Description of the task:
Every line from the line containing "[HMI Bz peak]" through the final line below is to be repeated exactly; no other line is.

START Extracted information

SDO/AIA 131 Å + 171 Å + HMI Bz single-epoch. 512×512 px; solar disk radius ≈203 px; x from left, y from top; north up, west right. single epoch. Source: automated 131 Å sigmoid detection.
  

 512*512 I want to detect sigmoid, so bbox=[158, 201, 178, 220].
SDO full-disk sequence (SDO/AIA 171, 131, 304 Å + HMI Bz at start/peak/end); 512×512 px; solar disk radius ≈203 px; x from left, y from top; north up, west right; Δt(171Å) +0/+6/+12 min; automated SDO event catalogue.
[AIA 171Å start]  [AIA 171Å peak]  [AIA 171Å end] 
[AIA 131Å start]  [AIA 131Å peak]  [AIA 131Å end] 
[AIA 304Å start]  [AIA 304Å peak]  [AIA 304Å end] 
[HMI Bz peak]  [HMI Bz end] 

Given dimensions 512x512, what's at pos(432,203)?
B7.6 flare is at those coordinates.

END Extracted information

Problem solution:
[HMI Bz peak]  [HMI Bz end] 

Given dimensions 512x512, what's at pos(432,203)?
B7.6 flare is at those coordinates.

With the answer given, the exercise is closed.